Dataset entries
--------------------------------
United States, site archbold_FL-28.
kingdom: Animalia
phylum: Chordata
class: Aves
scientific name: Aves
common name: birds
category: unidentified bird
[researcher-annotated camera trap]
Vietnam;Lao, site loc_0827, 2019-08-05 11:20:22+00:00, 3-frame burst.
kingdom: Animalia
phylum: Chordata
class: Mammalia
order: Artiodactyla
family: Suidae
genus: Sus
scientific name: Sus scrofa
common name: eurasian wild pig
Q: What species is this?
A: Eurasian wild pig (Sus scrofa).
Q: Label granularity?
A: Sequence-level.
--------------------------------
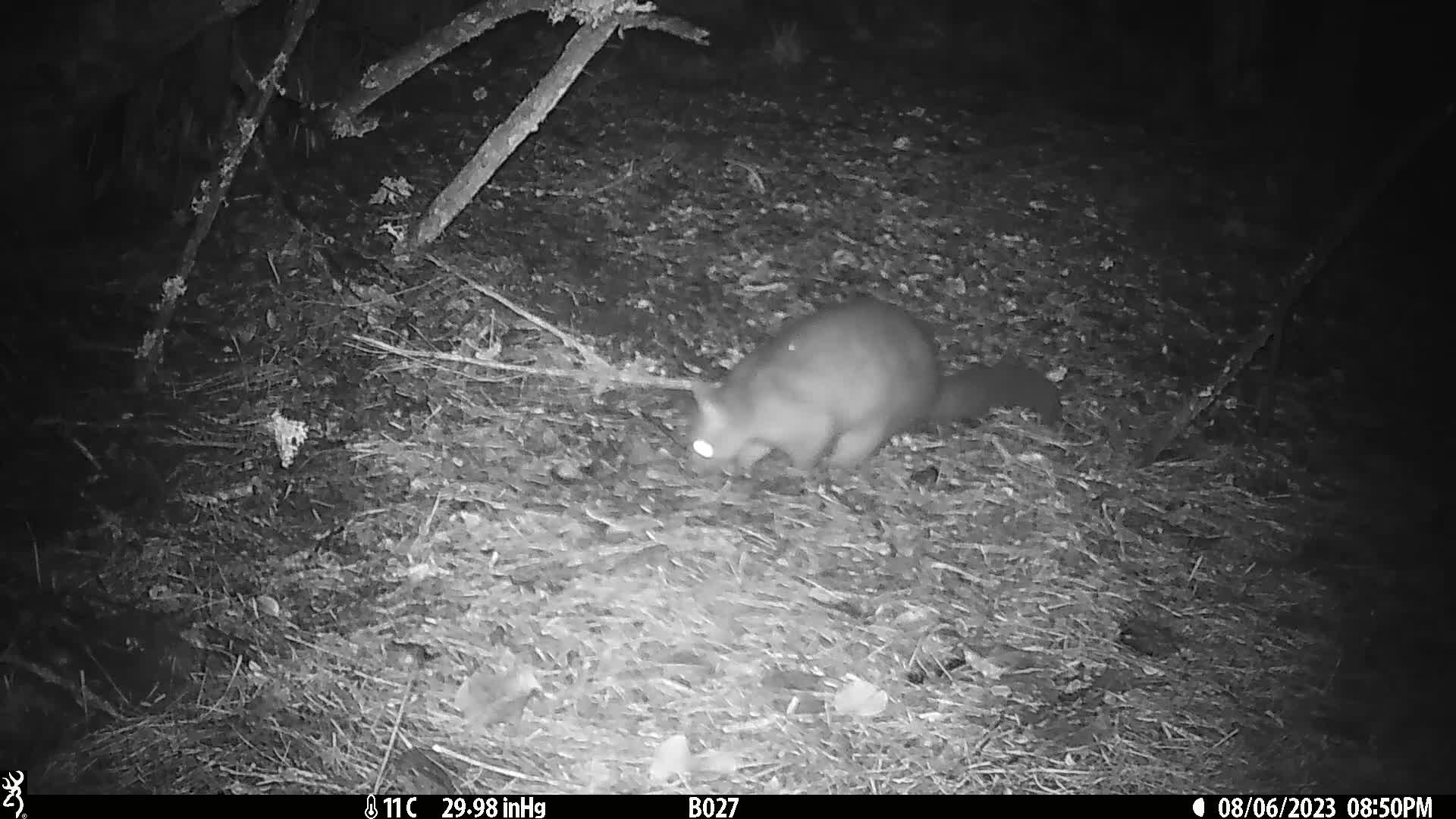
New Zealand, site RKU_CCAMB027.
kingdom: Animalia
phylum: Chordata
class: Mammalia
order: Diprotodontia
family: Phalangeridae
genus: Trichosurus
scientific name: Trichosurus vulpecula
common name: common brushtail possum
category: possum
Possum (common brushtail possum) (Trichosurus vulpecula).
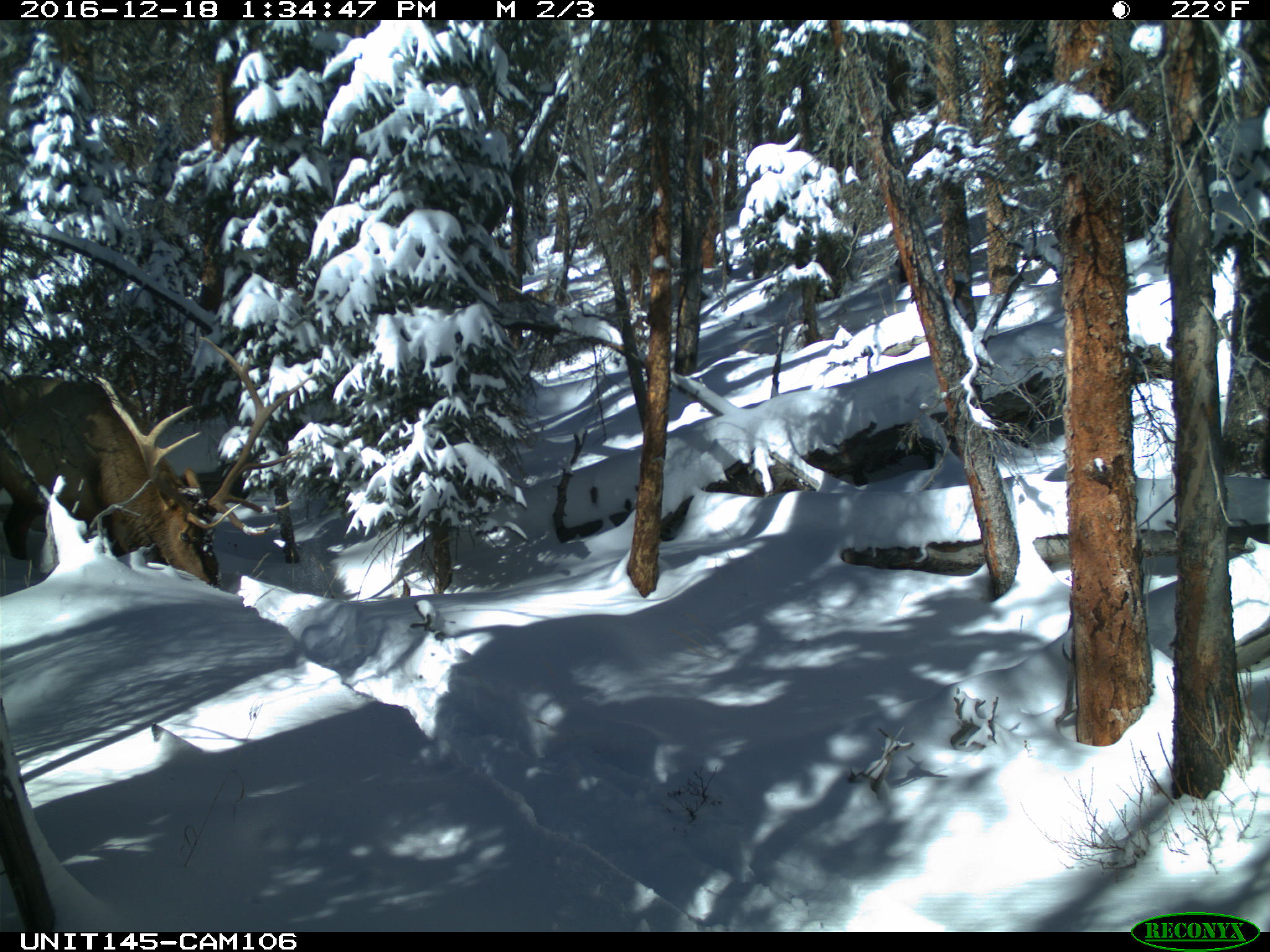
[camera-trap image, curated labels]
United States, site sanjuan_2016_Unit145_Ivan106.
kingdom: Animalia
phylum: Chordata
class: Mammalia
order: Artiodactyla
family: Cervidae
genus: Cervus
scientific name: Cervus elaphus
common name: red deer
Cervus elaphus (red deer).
--------------------------------
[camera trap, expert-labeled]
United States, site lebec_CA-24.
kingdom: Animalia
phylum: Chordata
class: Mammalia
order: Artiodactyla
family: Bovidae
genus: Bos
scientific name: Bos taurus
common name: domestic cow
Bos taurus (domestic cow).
--------------------------------
## [What is needed]
Reproduce the lines above, beginning at the line with "common name: eurasian wild pig" and stopping after the line with "A: Sequence-level.", exactly as they are.

## [Answer for the task]
common name: eurasian wild pig
Q: What species is this?
A: Eurasian wild pig (Sus scrofa).
Q: Label granularity?
A: Sequence-level.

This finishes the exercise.